>> Begin DOCUMENT TEXT

Osorio talked openly with SI's Grant Wahl before the tournament about how Mexico's 7–0 loss to Chile in last year's Copa America quarterfinals affected his team and his own preparation going into the Confederations Cup.

"I had no Plan B," he said of that 2016 loss. "Now we do, because from that experience we learned so much. Now we have Plan B and even Plan C. We know how to react."

In fairness to Osorio, Mexico did recover remarkably well after Goretzka's opening salvo. The Germans had barely a sniff of the goal for the rest of the first half while Mexico pushed, pushed, and pushed some more for a goal to get back into the game. The problem was, all that pushing rarely led to a clear-cut scoring chance. Time and time again, Mexico would get the ball into dangerous areas, only to dribble into traffic, or away from goal, or search in vain for a passing option that didn't arrive, or try a difficult ball forward that didn't connect. Even Fabian's goal, as impressive as it was, was a completely solo achievement.

>> End DOCUMENT TEXT
>> Begin DATASET ENTRIES

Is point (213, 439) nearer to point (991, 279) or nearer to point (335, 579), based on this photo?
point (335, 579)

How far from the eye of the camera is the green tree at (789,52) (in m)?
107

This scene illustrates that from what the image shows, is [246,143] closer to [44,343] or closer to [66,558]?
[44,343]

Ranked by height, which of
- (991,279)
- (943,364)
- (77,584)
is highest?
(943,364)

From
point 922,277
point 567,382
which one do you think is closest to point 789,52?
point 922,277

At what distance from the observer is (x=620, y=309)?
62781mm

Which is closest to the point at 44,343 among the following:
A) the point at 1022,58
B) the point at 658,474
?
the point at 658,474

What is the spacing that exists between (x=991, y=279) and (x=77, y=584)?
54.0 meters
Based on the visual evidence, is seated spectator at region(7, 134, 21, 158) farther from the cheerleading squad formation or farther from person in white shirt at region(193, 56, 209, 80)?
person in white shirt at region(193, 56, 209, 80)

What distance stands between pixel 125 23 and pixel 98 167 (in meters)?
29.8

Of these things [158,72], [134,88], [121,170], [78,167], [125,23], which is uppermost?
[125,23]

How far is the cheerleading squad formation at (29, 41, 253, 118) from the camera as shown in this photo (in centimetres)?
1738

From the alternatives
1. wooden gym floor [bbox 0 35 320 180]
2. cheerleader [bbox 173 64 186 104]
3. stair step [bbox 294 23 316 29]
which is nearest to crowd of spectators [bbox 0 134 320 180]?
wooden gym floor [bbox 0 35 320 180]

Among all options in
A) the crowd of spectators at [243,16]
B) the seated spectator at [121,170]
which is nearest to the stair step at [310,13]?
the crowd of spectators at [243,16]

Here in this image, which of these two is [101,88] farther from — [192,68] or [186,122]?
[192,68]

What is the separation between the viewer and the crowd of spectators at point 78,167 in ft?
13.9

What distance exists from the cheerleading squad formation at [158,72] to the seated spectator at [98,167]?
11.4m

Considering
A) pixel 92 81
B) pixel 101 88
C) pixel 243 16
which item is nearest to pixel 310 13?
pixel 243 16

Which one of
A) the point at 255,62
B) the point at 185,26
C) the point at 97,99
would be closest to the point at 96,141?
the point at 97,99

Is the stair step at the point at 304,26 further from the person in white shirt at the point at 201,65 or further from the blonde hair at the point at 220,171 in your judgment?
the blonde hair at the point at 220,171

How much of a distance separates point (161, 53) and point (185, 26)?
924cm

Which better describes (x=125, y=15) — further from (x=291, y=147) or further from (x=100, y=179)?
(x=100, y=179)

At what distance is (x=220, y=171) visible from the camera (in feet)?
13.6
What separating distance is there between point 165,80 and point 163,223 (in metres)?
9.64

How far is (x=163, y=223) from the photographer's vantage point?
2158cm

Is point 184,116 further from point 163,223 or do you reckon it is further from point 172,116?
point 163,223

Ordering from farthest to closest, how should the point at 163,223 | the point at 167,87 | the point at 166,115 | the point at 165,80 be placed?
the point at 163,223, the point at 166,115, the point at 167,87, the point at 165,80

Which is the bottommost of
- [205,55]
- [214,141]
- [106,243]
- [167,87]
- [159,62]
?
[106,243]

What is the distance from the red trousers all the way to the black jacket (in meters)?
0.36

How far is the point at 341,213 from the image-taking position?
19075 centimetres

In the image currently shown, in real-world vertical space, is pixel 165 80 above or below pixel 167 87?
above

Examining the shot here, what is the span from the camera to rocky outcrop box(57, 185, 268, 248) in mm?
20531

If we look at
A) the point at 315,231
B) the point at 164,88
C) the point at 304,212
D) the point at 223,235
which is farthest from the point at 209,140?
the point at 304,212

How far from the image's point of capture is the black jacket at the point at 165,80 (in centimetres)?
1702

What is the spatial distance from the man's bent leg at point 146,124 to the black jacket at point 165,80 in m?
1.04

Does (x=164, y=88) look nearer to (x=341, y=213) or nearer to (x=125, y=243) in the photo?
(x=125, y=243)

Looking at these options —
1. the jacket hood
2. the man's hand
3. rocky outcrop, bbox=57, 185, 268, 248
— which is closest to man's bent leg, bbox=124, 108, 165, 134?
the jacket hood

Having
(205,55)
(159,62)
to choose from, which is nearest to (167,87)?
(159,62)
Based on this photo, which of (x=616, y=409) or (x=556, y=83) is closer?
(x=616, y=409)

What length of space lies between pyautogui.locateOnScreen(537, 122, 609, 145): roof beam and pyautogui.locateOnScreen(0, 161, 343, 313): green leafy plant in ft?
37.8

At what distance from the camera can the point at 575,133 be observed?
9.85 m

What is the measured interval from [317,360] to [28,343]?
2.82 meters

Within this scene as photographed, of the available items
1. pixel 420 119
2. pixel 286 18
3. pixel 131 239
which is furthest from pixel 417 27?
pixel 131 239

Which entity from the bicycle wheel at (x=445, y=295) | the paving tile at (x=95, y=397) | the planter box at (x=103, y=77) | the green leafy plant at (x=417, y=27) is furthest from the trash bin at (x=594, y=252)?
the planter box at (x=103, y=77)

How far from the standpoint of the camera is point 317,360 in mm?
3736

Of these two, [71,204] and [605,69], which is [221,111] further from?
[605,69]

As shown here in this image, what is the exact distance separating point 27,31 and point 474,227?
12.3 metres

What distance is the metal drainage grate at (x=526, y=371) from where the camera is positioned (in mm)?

>> End DATASET ENTRIES

**WHAT YOU NEED TO DO**
**1)** In the article about Osorio and Mexico, what are all the ways Mexico's attacks went wrong after the ball reached dangerous areas?
**2)** According to the article about Osorio and Mexico, what was the score when Mexico lost to Chile in the Copa America quarterfinals?
**3)** Return everything in the article about Osorio and Mexico from "Osorio talked openly" down to "the Confederations Cup.".

**PROBLEM SOLUTIONS**
**1)**
- Dribbling into traffic
- Dribbling away from goal
- Searching in vain for a passing option that didn't arrive
- Trying a difficult ball forward that didn't connect

**2)** Chile beat Mexico 7–0.

**3)**
Osorio talked openly with SI's Grant Wahl before the tournament about how Mexico's 7–0 loss to Chile in last year's Copa America quarterfinals affected his team and his own preparation going into the Confederations Cup.